When on the running stream the flowers do fall, spring then is past

and gone;

-and of:

Heaven (differs from) the human race,

-which also appeared in that work; and besides these, the lines, which she had a short while back read in the Hsi Hiang Chi:

The flowers, lo, fall, and on their course the waters red do flow!

Petty misfortunes of ten thousand kinds (my heart assail!)

both simultaneously flashed through her memory; and, collating them all together, she meditated on them minutely, until suddenly her heart was stricken with pain and her soul fleeted away, while from her eyes trickled down drops of tears. But while nothing could dispel her present state of mind, she unexpectedly realised that some one from behind gave her a tap; and, turning her head round to look, she found that it was a young girl; but who it was, the next chapter will make known.

CHAPTER XXIV.

The drunken Chin Kang makes light of lucre and shows a preference for

generosity.

The foolish girl mislays her handkerchief and arouses mutual thoughts.

But to return to our narrative. Lin Tai-yue's sentimental reflections were the while reeling and ravelling in an intricate maze, when unexpectedly some one from behind gave her a tap, saying: "What are you up to all alone here?" which took Lin Tai-yu so much by surprise that she gave a start, and turning her head round to look and noticing that it was Hsiang Ling and no one else; "You stupid girl!" Lin Tai-yue replied, "you've given me such a fright! But where do you come from at this time?"

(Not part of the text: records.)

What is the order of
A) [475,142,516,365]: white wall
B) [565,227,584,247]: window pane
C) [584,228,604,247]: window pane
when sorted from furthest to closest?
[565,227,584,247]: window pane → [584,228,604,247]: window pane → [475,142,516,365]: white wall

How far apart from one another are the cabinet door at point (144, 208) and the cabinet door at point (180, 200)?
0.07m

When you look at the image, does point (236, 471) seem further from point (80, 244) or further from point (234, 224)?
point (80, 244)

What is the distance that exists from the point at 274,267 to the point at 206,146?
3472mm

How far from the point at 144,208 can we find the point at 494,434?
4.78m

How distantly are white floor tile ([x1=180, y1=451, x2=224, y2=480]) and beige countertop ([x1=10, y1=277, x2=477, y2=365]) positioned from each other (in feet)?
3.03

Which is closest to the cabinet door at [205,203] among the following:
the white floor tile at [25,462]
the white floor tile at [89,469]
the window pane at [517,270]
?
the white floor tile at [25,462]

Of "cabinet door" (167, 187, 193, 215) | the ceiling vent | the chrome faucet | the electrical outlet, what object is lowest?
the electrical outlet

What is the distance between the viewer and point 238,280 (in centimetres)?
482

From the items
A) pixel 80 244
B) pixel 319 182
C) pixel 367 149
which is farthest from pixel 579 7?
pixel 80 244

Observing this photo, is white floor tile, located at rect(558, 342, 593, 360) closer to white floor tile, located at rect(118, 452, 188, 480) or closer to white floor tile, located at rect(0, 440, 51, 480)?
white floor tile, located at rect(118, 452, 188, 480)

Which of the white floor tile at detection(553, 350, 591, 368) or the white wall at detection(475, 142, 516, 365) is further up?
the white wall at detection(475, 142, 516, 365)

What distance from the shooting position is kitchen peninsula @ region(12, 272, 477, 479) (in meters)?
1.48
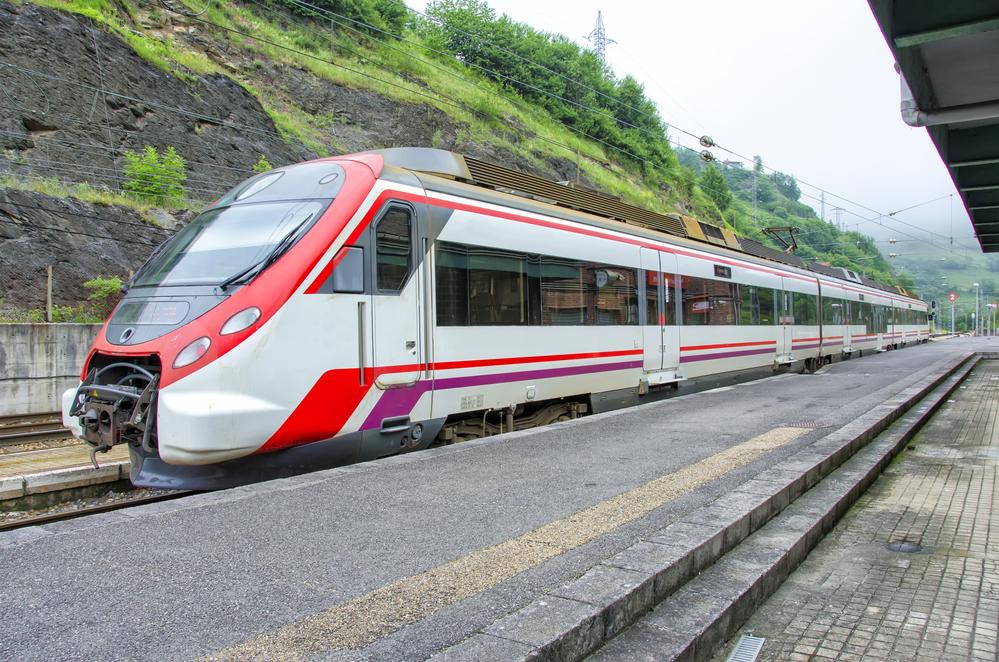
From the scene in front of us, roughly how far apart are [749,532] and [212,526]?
10.7 ft

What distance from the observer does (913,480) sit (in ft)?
→ 20.8

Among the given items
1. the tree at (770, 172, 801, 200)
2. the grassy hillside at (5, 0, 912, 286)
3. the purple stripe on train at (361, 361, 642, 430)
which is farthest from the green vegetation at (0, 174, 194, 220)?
the tree at (770, 172, 801, 200)

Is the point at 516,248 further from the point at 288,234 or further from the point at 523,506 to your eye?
the point at 523,506

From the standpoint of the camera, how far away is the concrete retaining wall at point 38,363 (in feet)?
43.5

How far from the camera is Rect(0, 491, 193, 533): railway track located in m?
5.96

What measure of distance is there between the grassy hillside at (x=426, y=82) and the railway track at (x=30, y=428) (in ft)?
33.5

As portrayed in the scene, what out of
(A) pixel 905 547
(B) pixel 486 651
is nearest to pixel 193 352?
(B) pixel 486 651

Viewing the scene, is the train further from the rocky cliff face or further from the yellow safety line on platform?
the rocky cliff face

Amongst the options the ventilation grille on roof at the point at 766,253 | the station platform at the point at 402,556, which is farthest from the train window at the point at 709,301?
the station platform at the point at 402,556

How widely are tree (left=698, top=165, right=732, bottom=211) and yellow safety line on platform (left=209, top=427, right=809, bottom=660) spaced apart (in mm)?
72246

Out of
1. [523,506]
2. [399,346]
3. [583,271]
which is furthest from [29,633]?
[583,271]

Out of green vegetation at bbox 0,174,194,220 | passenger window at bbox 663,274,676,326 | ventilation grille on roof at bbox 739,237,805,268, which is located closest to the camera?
passenger window at bbox 663,274,676,326

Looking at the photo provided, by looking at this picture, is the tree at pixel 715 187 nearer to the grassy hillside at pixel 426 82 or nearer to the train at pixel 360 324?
the grassy hillside at pixel 426 82

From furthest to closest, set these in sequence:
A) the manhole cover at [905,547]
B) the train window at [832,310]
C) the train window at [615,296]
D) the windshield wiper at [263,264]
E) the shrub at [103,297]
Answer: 1. the train window at [832,310]
2. the shrub at [103,297]
3. the train window at [615,296]
4. the windshield wiper at [263,264]
5. the manhole cover at [905,547]
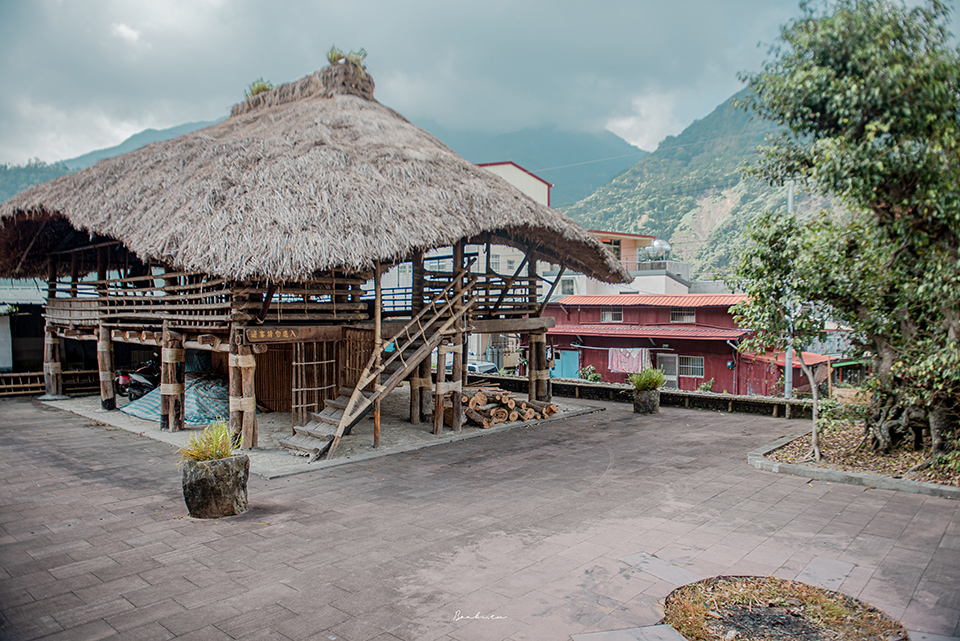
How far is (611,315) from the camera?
28.2 metres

Hsiang Ling giggled and smirked. "I've come," she added, "in search of our young lady, but I can't find her anywhere. But your Tzu Chuan is also looking after you; and she says that lady Secunda has sent a present to you of some tea. But you had better go back home and sit down."

As she spoke, she took Tai-yue by the hand, and they came along back to the Hsiao Hsiang Kuan; where lady Feng had indeed sent her two small catties of a new season tea, of superior quality. But Lin Tai-yue sat down, in company with Hsiang Ling, and began to converse on the merits of this tapestry and the fineness of that embroidery; and after they had also had a game at chess, and read a few sentences out of a book, Hsiang Ling took her departure. But we need not speak of either of them, but return now to Pao-yue. Having been found, and brought back home, by Hsi Jen, he discovered Yuan Yang reclining on the bed, in the act of examining Hsi Jen's needlework; but when she perceived Pao-yue arrive, she forthwith remarked: "Where have you been? her venerable ladyship is waiting for you to tell you to go over and pay your obeisance to our Senior master, and don't you still make haste to go and change your clothes and be off!"

Hsi Jen at once walked into the room to fetch his clothes, and Pao-yue sat on the edge of the bed, and pushed his shoes off with his toes; and, while waiting for his boots to put them on, he turned round and perceiving that Yuean Yang, who was clad in a light red silk jacket and a green satin waistcoat, and girdled with a white crepe sash, had her face turned the other way, and her head lowered giving her attention to the criticism of the needlework, while round her neck she wore a collar with embroidery, Pao-yue readily pressed his face against the nape of her neck, and as he sniffed the perfume about it, he did not stay his hand from stroking her neck, which in whiteness and smoothness was not below that of Hsi Jen; and as he approached her, "My dear girl," he said smiling and with a drivelling face, "do let me lick the cosmetic off your mouth!" clinging to her person, as he uttered these words, like twisted sweetmeat.

"Hsi Jen!" cried Yuean Yang at once, "come out and see! You've been with him a whole lifetime, and don't you give him any advice; but let him still behave in this fashion!" Whereupon, Hsi Jen walked out, clasping the clothes, and turning to Pao-yue, she observed, "I advise you in this way and it's no good, I advise you in that way and you don't mend; and what do you mean to do after all? But if you again behave like this, it will then, in fact, be impossible for me to live any longer in this place!"